Hammond was waiting on the afterdeck, but when he saw Forsythe and Kingman he started hurrying toward them—to be forestalled by an energetic figure who fairly leapt out of the door of the after house, waving a stick above his head. This, Forsythe immediately guessed, was the captain of the
Annawan;
a powerful-looking older man, he had gray hair that bristled all over his head, and skinny legs that were obviously lame.

“My God, salvation!” this fellow shouted, and then set himself into a rapid three-legged dance along the deck, his stick tapping lustily, and his legs swinging out to either side like a metronome. Just three yards away, however, he stopped short, evidently having second thoughts, because he said suspiciously, “Navy? That damn fool Hammond informed me you are naval officers, but you don't look like navy men to me. Where's your uniform, huh?”
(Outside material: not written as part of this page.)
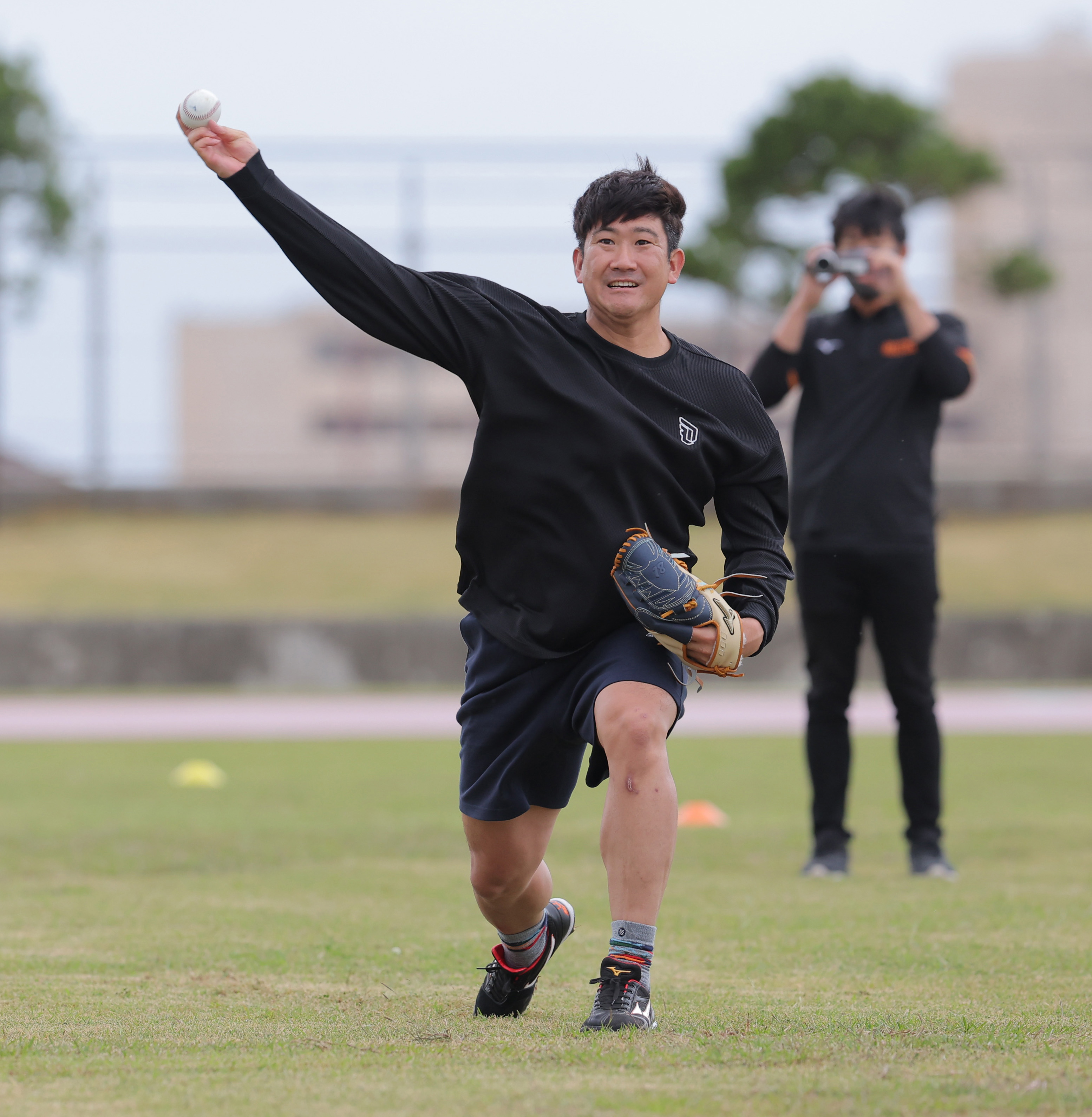 巨人・菅野3・25中日との開幕戦に照準「仕上がり早い」！！5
Forsythe looked down at his frock shirt, a loose, shabby affair that was belted at his waist over well-worn duck trousers, and shrugged. He hadn't expected to make any kind of official visit, and he was damned if he was going to apologize for his appearance.
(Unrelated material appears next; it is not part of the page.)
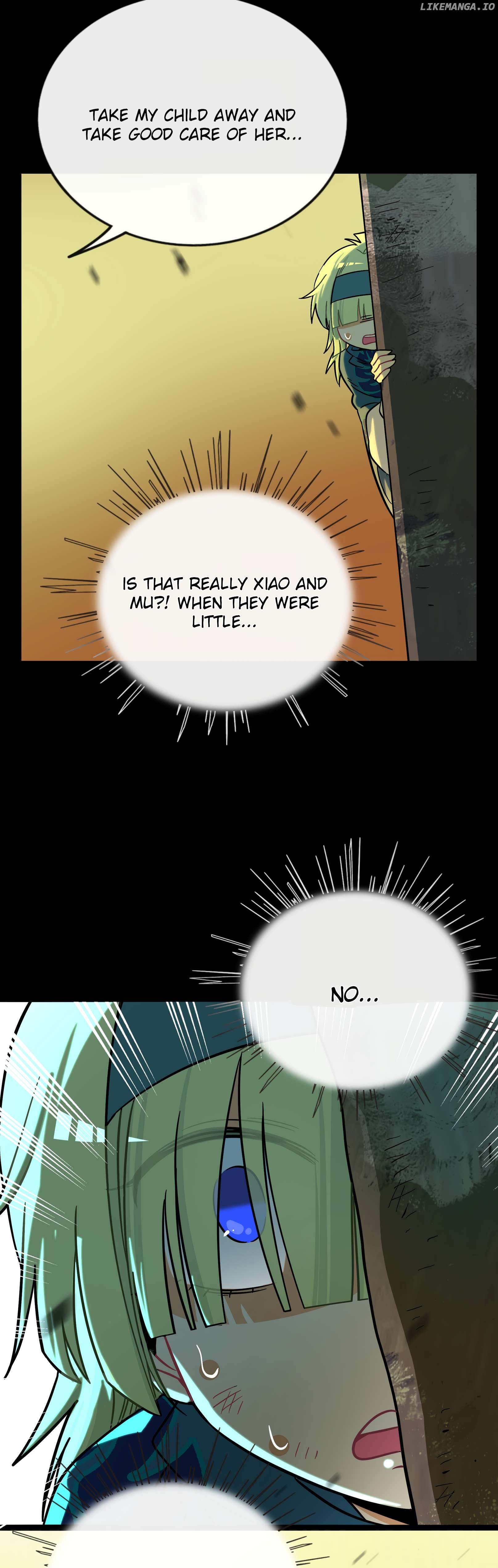 The Heart of the Thorns Chapter 55 - page 29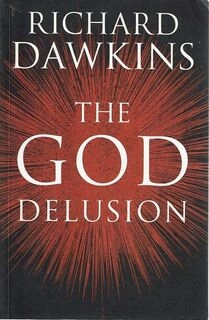 The God Delusion (used, good condition)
“And you ain't even shaved,” went on the other, who was himself indecently stubbled. “What's happened to our navy, huh? Is there no martial pride any more? You could be two of those goddamned privateers that prey on this coast—
insurgents!
—for all we can tell.”

Forsythe snapped, “This is Passed Midshipman Kingman, and I am Lieutenant Forsythe. We're officers with the U.S. Exploring Expedition.”

“You say
sir
when you speak to me, son,” the other snapped right back. “That is, if you are indeed a confounded navy man. I pay my taxes, you know—and it's no insignificant figure!—which counts me as your employer. And where's your confounded ship? Or does the navy send its men out in boats now? Where the hell did you materialize from?”

“We're with U.S. Brig
Swallow,
” said Forsythe, thoroughly nettled, and again jerked his head in the direction of the headland. “She's within call, believe me.”

“So you command the brig's tender?” the other said, his tone disdainful. “Well, that makes sense,” he allowed, and finally unbent enough to introduce himself. “Ezekiel Reed. Owner and captain of the
Annawan
—and owner of that poor wreck on the beach, too. An exploring expedition, huh?” His little eyes had gone very sharp. “You haven't come to explore here, surely?”